**** Source document ****

Metamath Proof Explorer

Theorem latmmdiN

Description: Lattice meet distributes over itself. ( inindi analog.) (Contributed by NM, 8-Nov-2011) (New usage is discouraged.)

		Ref	Expression
	Hypotheses	olmass.b	⊢ 𝐵 = ( Base ‘ 𝐾 )
		olmass.m	⊢ ∧ = ( meet ‘ 𝐾 )
	Assertion	latmmdiN	⊢ ( ( 𝐾 ∈ OL ∧ ( 𝑋 ∈ 𝐵 ∧ 𝑌 ∈ 𝐵 ∧ 𝑍 ∈ 𝐵 ) ) → ( 𝑋 ∧ ( 𝑌 ∧ 𝑍 ) ) = ( ( 𝑋 ∧ 𝑌 ) ∧ ( 𝑋 ∧ 𝑍 ) ) )

Proof

Step	Hyp	Ref	Expression
1		olmass.b	⊢ 𝐵 = ( Base ‘ 𝐾 )
2		olmass.m	⊢ ∧ = ( meet ‘ 𝐾 )
3		ollat	⊢ ( 𝐾 ∈ OL → 𝐾 ∈ Lat )
4	3	adantr	⊢ ( ( 𝐾 ∈ OL ∧ ( 𝑋 ∈ 𝐵 ∧ 𝑌 ∈ 𝐵 ∧ 𝑍 ∈ 𝐵 ) ) → 𝐾 ∈ Lat )
5		simpr1	⊢ ( ( 𝐾 ∈ OL ∧ ( 𝑋 ∈ 𝐵 ∧ 𝑌 ∈ 𝐵 ∧ 𝑍 ∈ 𝐵 ) ) → 𝑋 ∈ 𝐵 )

****

Task instructions ->
[1] From the theorem page, reproduce the text from "Description: Lattice meet" to "OL → 𝐾 ∈ Lat )" with no changes.
[2] Translate this sentence from the theorem page into Spanish: "Lattice meet distributes over itself."

**** Entries ****

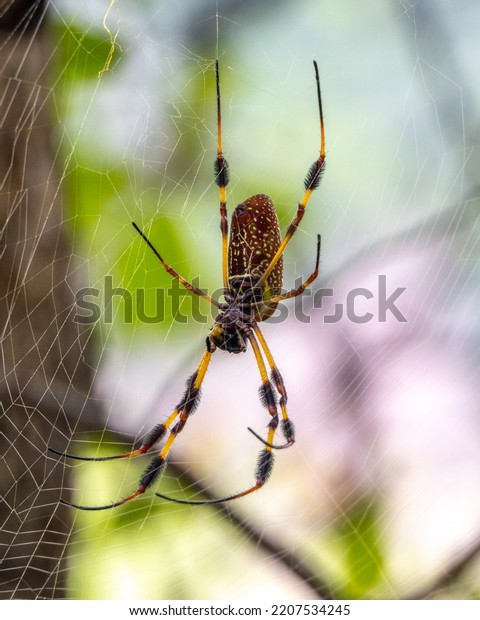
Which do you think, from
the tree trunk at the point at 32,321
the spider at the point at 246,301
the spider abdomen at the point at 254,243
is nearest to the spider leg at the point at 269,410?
the spider at the point at 246,301

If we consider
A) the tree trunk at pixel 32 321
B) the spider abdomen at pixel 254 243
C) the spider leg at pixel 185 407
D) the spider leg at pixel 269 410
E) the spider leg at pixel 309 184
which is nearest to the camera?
the tree trunk at pixel 32 321

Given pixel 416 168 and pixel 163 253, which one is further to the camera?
pixel 416 168

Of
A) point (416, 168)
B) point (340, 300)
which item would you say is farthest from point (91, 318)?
point (416, 168)

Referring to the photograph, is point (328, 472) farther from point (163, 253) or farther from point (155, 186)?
point (155, 186)

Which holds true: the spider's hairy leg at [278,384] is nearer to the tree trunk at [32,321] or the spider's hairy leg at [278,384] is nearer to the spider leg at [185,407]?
the spider leg at [185,407]

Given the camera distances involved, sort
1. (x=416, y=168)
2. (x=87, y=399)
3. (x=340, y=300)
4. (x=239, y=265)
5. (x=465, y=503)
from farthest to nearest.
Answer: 1. (x=416, y=168)
2. (x=465, y=503)
3. (x=340, y=300)
4. (x=239, y=265)
5. (x=87, y=399)

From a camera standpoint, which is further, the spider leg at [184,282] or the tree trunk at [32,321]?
the spider leg at [184,282]
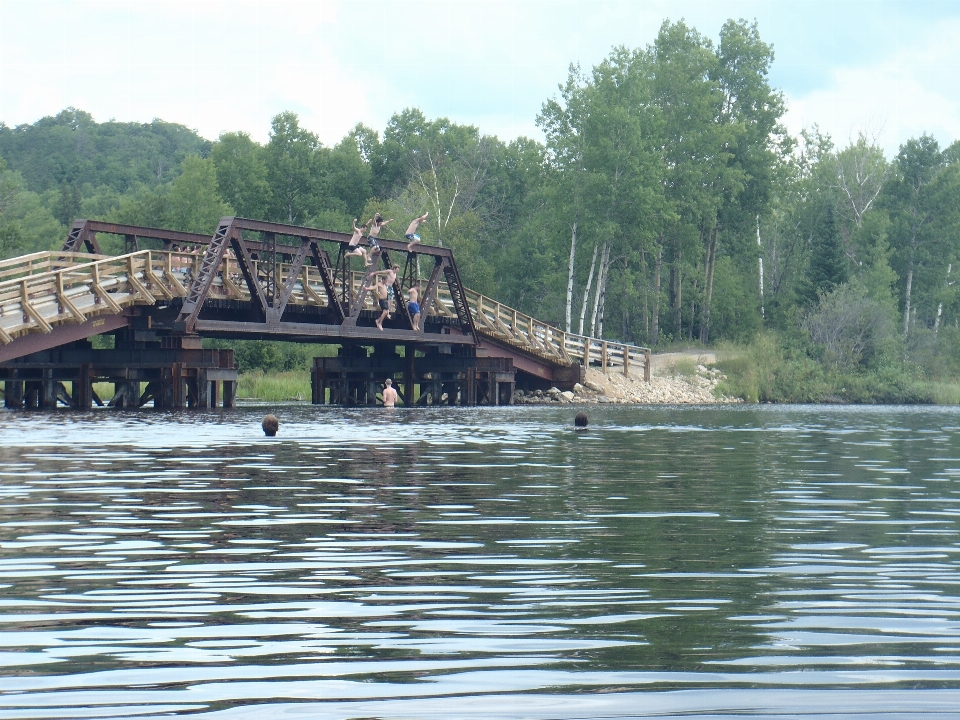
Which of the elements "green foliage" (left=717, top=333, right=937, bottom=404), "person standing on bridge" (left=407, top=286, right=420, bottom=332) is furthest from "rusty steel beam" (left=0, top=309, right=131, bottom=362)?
"green foliage" (left=717, top=333, right=937, bottom=404)

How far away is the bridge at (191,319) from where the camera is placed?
3622 centimetres

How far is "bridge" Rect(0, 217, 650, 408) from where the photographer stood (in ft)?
119

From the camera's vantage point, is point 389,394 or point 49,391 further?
point 389,394

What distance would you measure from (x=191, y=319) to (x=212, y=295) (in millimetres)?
2761

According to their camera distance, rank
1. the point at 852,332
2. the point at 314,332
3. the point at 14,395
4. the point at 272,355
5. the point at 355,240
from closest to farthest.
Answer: the point at 355,240 < the point at 14,395 < the point at 314,332 < the point at 272,355 < the point at 852,332

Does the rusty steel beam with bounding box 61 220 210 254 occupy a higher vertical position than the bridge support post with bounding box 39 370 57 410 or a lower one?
higher

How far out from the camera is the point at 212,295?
40625mm

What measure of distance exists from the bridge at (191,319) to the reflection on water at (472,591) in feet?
63.9

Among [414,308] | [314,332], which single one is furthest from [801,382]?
[314,332]

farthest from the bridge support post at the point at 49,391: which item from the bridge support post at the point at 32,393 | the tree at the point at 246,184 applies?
the tree at the point at 246,184

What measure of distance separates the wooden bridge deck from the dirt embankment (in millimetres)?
5584

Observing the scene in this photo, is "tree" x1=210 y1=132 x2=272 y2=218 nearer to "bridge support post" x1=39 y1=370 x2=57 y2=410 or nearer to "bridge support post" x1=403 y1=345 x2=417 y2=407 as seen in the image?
"bridge support post" x1=403 y1=345 x2=417 y2=407

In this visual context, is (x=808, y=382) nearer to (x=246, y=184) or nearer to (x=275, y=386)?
(x=275, y=386)

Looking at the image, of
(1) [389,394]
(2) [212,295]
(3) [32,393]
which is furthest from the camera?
(1) [389,394]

****

Outputs for the tasks ->
[1]
Description: Lattice meet distributes over itself. ( inindi analog.) (Contributed by NM, 8-Nov-2011) (New usage is discouraged.)

		Ref	Expression
	Hypotheses	olmass.b	⊢ 𝐵 = ( Base ‘ 𝐾 )
		olmass.m	⊢ ∧ = ( meet ‘ 𝐾 )
	Assertion	latmmdiN	⊢ ( ( 𝐾 ∈ OL ∧ ( 𝑋 ∈ 𝐵 ∧ 𝑌 ∈ 𝐵 ∧ 𝑍 ∈ 𝐵 ) ) → ( 𝑋 ∧ ( 𝑌 ∧ 𝑍 ) ) = ( ( 𝑋 ∧ 𝑌 ) ∧ ( 𝑋 ∧ 𝑍 ) ) )

Proof

Step	Hyp	Ref	Expression
1		olmass.b	⊢ 𝐵 = ( Base ‘ 𝐾 )
2		olmass.m	⊢ ∧ = ( meet ‘ 𝐾 )
3		ollat	⊢ ( 𝐾 ∈ OL → 𝐾 ∈ Lat )

[2] El ínfimo del retículo se distribuye sobre sí mismo.